> **TEXT PASSAGE**
We receive rewards and punishments for many behaviors. More importantly, once we experience that reward or punishment, we are likely to perform (or not perform) that behavior again in anticipation of the result.
Psychologists in the late 1800s and early 1900s believed that rewards and punishments were crucial to shaping and encouraging voluntary behavior. But they needed a way to test it. And they needed a name for how rewards and punishments shaped voluntary behaviors. Along came Burrhus Frederic Skinner, the creator of Skinner's Box, and the rest is history.
What Is Skinner's Box?
The "Skinner box" is a setup used in animal experiments. An animal is isolated in a box equipped with levers or other devices in this environment. The animal learns that pressing a lever or displaying specific behaviors can lead to rewards or punishments.
This setup was crucial for behavioral psychologist B.F. Skinner developed his theories on operant conditioning. It also aided in understanding the concept of reinforcement schedules.
Here, "schedules" refer to the timing and frequency of rewards or punishments, which play a key role in shaping behavior. Skinner's research showed how different schedules impact how animals learn and respond to stimuli.
Who is B.F. Skinner?
Burrhus Frederic Skinner, also known as B.F. Skinner is considered the “father of Operant Conditioning.” His experiments, conducted in what is known as “Skinner’s box,” are some of the most well-known experiments in psychology. They helped shape the ideas of operant conditioning in behaviorism.
Law of Effect (Thorndike vs. Skinner)

> **DATA BLOCK**
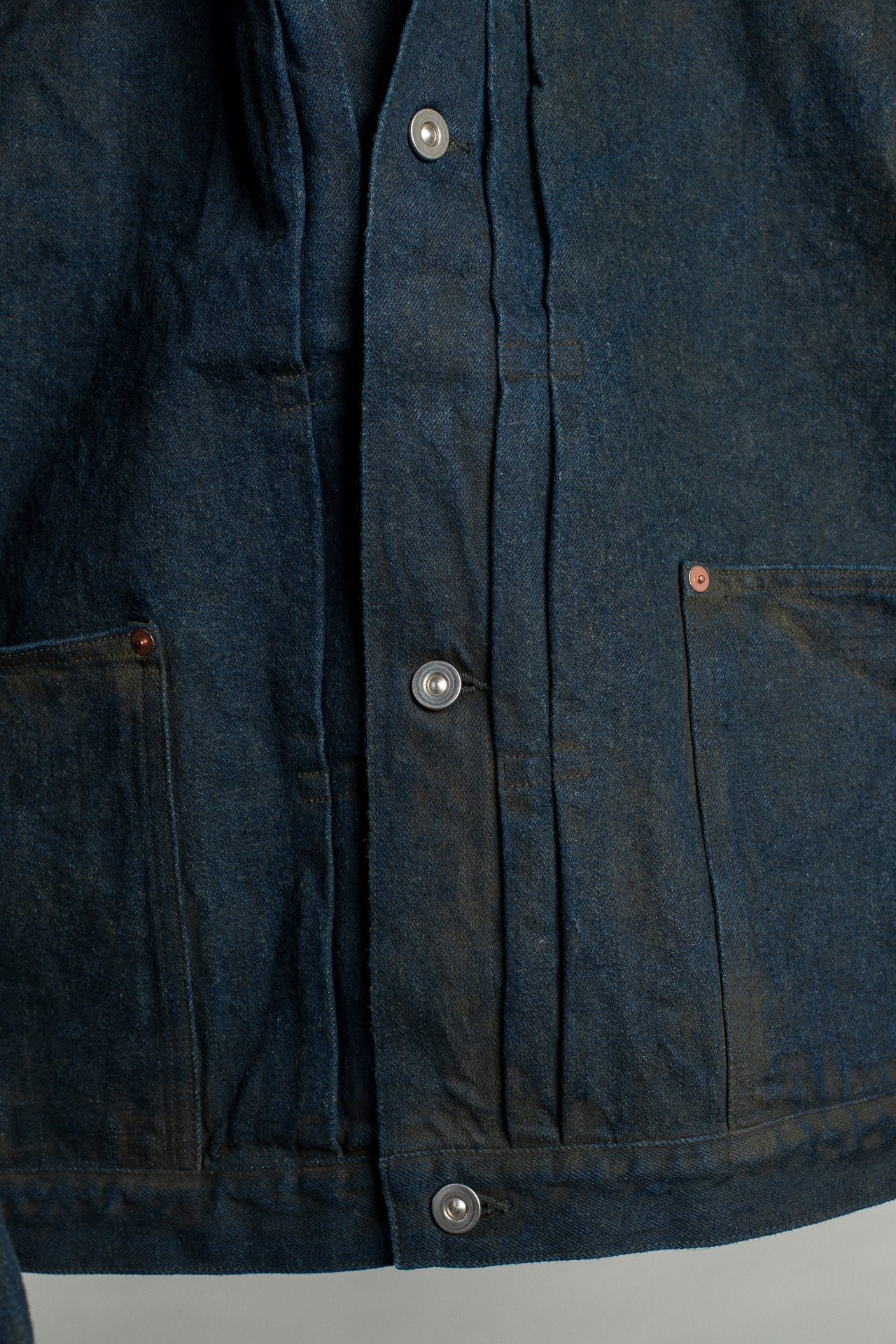 Pleats Blouse - Natural Dye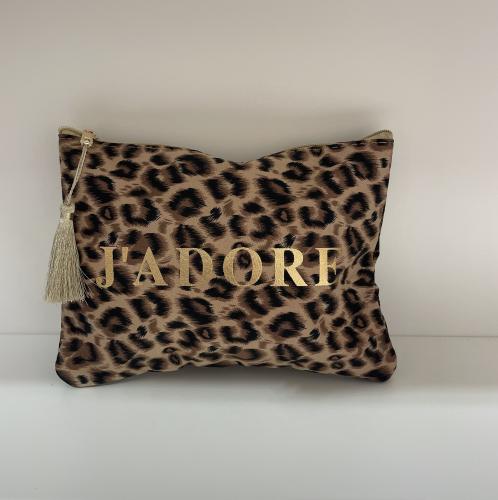 (w) Tasche Leo J'adore braun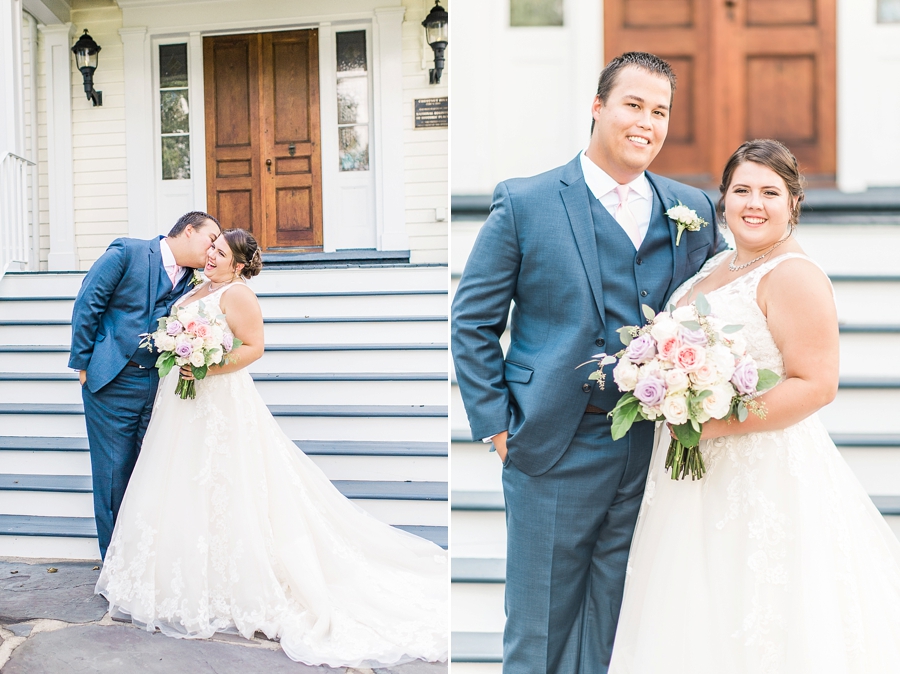 John & Elnora | Bed and Breakfast Virginia Wedding Photographer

> **WORK TO COMPLETE**
Resume the passage on Skinner's box and operant conditioning from where it stops.

> **FINAL ANSWER**
At the time, classical conditioning was the top theory in behaviorism. However, Skinner knew that research showed that voluntary behaviors could be part of the conditioning process. In the late 1800s, a psychologist named Edward Thorndike wrote about “The Law of Effect.” He said, “Responses that produce a satisfying effect in a particular situation become more likely to occur again in that situation, and responses that produce a discomforting effect become less likely to occur again in that situation.”
Thorndike tested out The Law of Effect with a box of his own. The box contained a maze and a lever. He placed a cat inside the box and a fish outside the box. He then recorded how the cats got out of the box and ate the fish.
Thorndike noticed that the cats would explore the maze and eventually found the lever. The level would let them out of the box, leading them to the fish faster. Once discovering this, the cats were more likely to use the lever when they wanted to get fish.
Skinner took this idea and ran with it. We call the box where animal experiments are performed "Skinner's box."
Why Do We Call This Box the "Skinner Box?"
Edward Thorndike used a box to train animals to perform behaviors for rewards. Later, psychologists like Martin Seligman used this apparatus to observe "learned helplessness." So why is this setup called a "Skinner Box?" Skinner not only used Skinner box experiments to show the existence of operant conditioning, but he also showed schedules in which operant conditioning was more or less effective, depending on your goals. And that is why he is called The Father of Operant Conditioning.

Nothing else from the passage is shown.